● Exercise instructions:
(1) Condense the paragraph of the excerpt on social media authorship that begins "The contributors to this volume" into a bulleted list that keeps its main facts.
(2) Write a continuation of the excerpt on social media authorship, beginning right after its final sentence.

● Source excerpt:
[start]

The significance of this task cannot be underestimated, especially we consider the following facts:

  1. 1.

    Between seven to nine Google searches for common terms return as one of the first page results a Wikipedia page (Miller, 2012). As a consequence, Wikipedia is the sixth most visited site in the world, attracting about 300 million readers every day (Alexa.com). This is almost 15 % of the entire world Internet population, estimated at around two billion people.

  2. 2.

    Facebook is the most visited site in the world, having more than a billion users, or half or the world Internet population (Alexa.com). Facebook is not, however, just for amusement. One third of US adults get their daily news from Facebook, either as links to articles or as original content (Pew Internet).

  3. 3.

    Twitter, on the other hand, is becoming a leading source for breaking news on a par with traditional newswire services. A study indicated that of 27 seven major breaking stories within a 6 week period in 2011, Twitter beat the newswires eight times and was just as fast in four other instances, showing that it has become just as powerful a source of information as traditional media (Petrovic et al., 2013).

The contributors to this volume present in a synergistic manner some of the significant theoretical and practical contributions in the area of social media reputation and authorship measurement, visualization, and modelling. The book justifies and propose several significant contributions to a future agenda for understanding the requirements for making more social media authorship more transparent. Building on work presented in a previous volume, Roles, Trust, and Reputation in Social Media Knowledge Markets (Bertino & Matei, 2014), the present volume discusses new tools, applications, services, and algorithms that are needed for the future of content in a real-time publishing world. These insights may help people who interact with or create content through social media or may assist in analyzing audience attitudes, perceptions and behavior in informal social media or in formal organizational structures. The contributors propose and answer forward looking questions about tools, applications, and services that visually or editorially mediate social interactions in social media. In addition, the volume includes several chapters that analyze the higher order ethical, critical thinking, and philosophical principles that may be used to ground social media authorship or use on valid moral and socially consequential foundations. Together, the perspectives presented in this volume may help us understand how social media content is created and how its impact can be evaluated. The chapters demonstrate thought leadership through new ways of constructing social media experiences and making traces of social interaction visible.

[end]

● Material shown:
[start]

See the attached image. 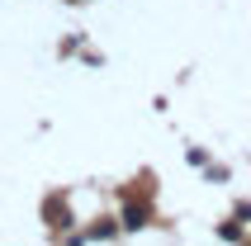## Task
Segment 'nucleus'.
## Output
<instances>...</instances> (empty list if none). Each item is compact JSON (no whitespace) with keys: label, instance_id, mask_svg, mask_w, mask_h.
Masks as SVG:
<instances>
[{"label":"nucleus","instance_id":"f257e3e1","mask_svg":"<svg viewBox=\"0 0 251 246\" xmlns=\"http://www.w3.org/2000/svg\"><path fill=\"white\" fill-rule=\"evenodd\" d=\"M124 227H147V204H128L124 208Z\"/></svg>","mask_w":251,"mask_h":246}]
</instances>
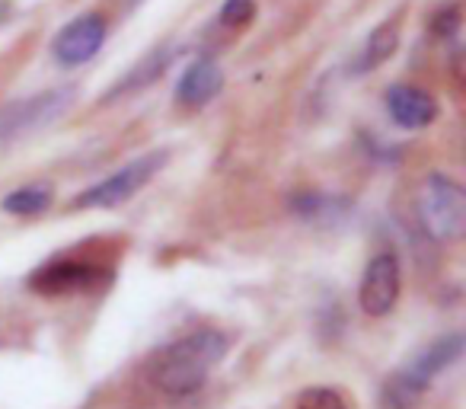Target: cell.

[end]

● Answers to the tasks:
(1)
- The contributors present theoretical and practical work on measuring, visualizing, and modeling reputation and authorship in social media.
- The book proposes contributions to a future agenda for making social media authorship more transparent.
- It builds on an earlier volume, Roles, Trust, and Reputation in Social Media Knowledge Markets (Bertino & Matei, 2014). It covers new tools, applications, services, and algorithms needed for content in a real-time publishing world.
- Its insights may help people who use or create content through social media. They may also help analysts who study audience attitudes, perceptions, and behavior in informal social media or formal organizations.
- The contributors pose and answer forward-looking questions about tools, applications, and services that visually or editorially mediate social interactions.
- Several chapters examine ethical, critical-thinking, and philosophical principles that could give social media authorship and use valid moral and social foundations.
- Together, the chapters help explain how social media content is created and how its impact can be evaluated. They show new ways of building social media experiences and making traces of social interaction visible.

(2)
The substantive goal of this synergetic volume is to help researchers and practitioners design services, tools, or methods of analysis that encourage a more transparent process of interaction and communication on social media. Knowing who has added what content and with what authority to a specific online social media project can help the user community better understand, evaluate and make decisions and, ultimately, act on the basis of such information. As mentioned, research and development that support this goals need not ignore the ethical dimension of the problem, which is discussed in the last section of the volume.

The chapters are both retrospective and prospective. Scholars and practitioners look back at the work they have conducted so far, sharing with the readers some of the lessons they have learned from their own work. They also discuss the areas that they find understudied or that promise the greatest intellectual or practical payoff in the future. Many of the contributions place the discussion in the context of social network analysis or “big data” research.

Synthesized thematically, the present volume explores the following core issues:

  1. 1.

    How do author feedback and incentive structures influence participation, value creation and reputation of social communities and social media content creation in various contexts—commerce, education, entertainment, government?

  2. 2.

    In what ways does curation infrastructure influence content creation—e.g., crowdsourcing—and sharing. How do the participants’ perception of the factors influence content credibility, risk and trustworthiness? What types of statistical strategies or procedures are needed to better understand how social media roles emerge, function, generate valuable content, accrue trust and inspire credibility?

  3. 3.

    What kinds of tools, especially net-centric statistical analysis aimed at large social media datasets, can be adapted to make social media interactions more transparent to social science researchers or avid content authors?

  4. 4.

    What new approaches are needed to explore security and user identity in social media contexts?

  5. 5.

    What ethical and philosophical dimensions are involved in social media authorship and analysis processes?

The volume is structured in four sections. The first section introduces the main themes of the volume by reviewing the KredibleNet workshop on Reputation, Trust, and Authority funded by a National Science Foundation grant and held at Stanford University in 2013. The workshop proposed an agenda for future research and development related to social media knowledge production. Researchers and practitioners discussed the ways in which online information is transformed into “truth”—validated, repudiated, credentialed, measured, weighed and processed—as well as influenced, manipulated and controlled. The participants examined online behavior in order to reveal the organic emergence and evolution of social roles, hierarchy and elites online. Participants also identified procedures and features instrumental for stimulating, managing and otherwise controlling this behavior. Researchers discussed ways by which social media content is leveraged for insight into public opinion and sentiment, the flow of information, and the rise to prominence of relevant topics and issues. Analysis of social media also exposed the vulnerability and malleability of information and facts. Presentations investigated the potential of online crowdsourcing for accomplishing challenging tasks—including visualizing innovation, organizing people, aggregating information and data, sourcing high quality content, managing complex projects—as well as for seeding misinformation.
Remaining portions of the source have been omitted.